## Source text
The boy was finally detected and pulled out of the rocks -- he remembered having slept for a while, but people said he had been missing for days.

After that adventure young Samzhub always felt jolly, but was constantly sick. When the village doctor couldn't treat him, he was taken to a monastery, where a Living Buddha saw in him signs of a "god taught" King Gesar ballad singer.

The Living Buddha read his pulse and soon enough, Samzhub was able to sing complete chapters of the epic.

By the time he was 13, he had stood out among all the local children with his eloquence, wisdom and vivid presentation of more than 60 chapters of the legend.

Samzhub narrowly escaped being murdered at 16, when serf owners rallied every man in the village to fight the monks. Amid the riots he was invited to a friend's house, but the friend, whose father was a serf owner, tried to kill Samzhub one night. He woke up in time to run away, and left his home village the very next day.

VAGRANT SINGER

Following the route of King Gesar, he traveled across Tibet, from Qamdo in the east to Nyingchi and Shannan in the south and all the way to Ngari in the far west. He visited ruins of historical wars along the Gangdise Mountain Range on China's western border to understand the epic better.

Wherever he went, Samzhub earned his food and clothing by singing the ballad. He made friends with many people, pilgrims, business people and beggars, some of whom followed him all the way to Lhasa.

"A vagrant singer is like a beggar that roams along the streets to earn his bread," he said through an interpreter. "But sometimes, he enjoys the prestige and luxury of aristocrats and senior lamas."

He was speaking of the five years he spent in the luxury home of an aristocrat in Shannan, a period he describes as his heyday. "It's a pity I didn't have any of my full-length singing dubbed in those days."

When Samzhub starts to sing, he feels he can see the vivid war scenes: how the king and his men fought, how their knives were wielded and how the swords flew.

After he left Shannan, he traveled to Lhasa, where he met the woman who was to become his wife.

The couple got their share of cropland and cattle after the Dalai Lama fled in 1959. The vagrant singer finally settled down in Gonggar, a county 80 kilometers from downtown Lhasa. In his spare time, though, he still traveled to the nomadic areas on horseback and shared the king's legend with the herders.

UNCHANGED MELODY

The "roof of the world" did not escape the "Cultural Revolution", which swept across China from 1966 to 1976.

## Recorded data
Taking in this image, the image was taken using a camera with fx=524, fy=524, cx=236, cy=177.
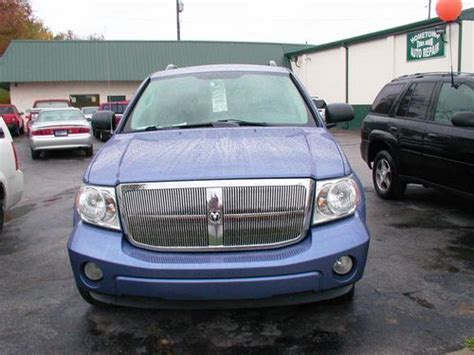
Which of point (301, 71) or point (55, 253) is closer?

## To do
From the Samzhub text above, repeat word for word the passage that begins at the words "Wherever he went, Samzhub" and stops after "become his wife.".

## Exercise answer
Wherever he went, Samzhub earned his food and clothing by singing the ballad. He made friends with many people, pilgrims, business people and beggars, some of whom followed him all the way to Lhasa.

"A vagrant singer is like a beggar that roams along the streets to earn his bread," he said through an interpreter. "But sometimes, he enjoys the prestige and luxury of aristocrats and senior lamas."

He was speaking of the five years he spent in the luxury home of an aristocrat in Shannan, a period he describes as his heyday. "It's a pity I didn't have any of my full-length singing dubbed in those days."

When Samzhub starts to sing, he feels he can see the vivid war scenes: how the king and his men fought, how their knives were wielded and how the swords flew.

After he left Shannan, he traveled to Lhasa, where he met the woman who was to become his wife.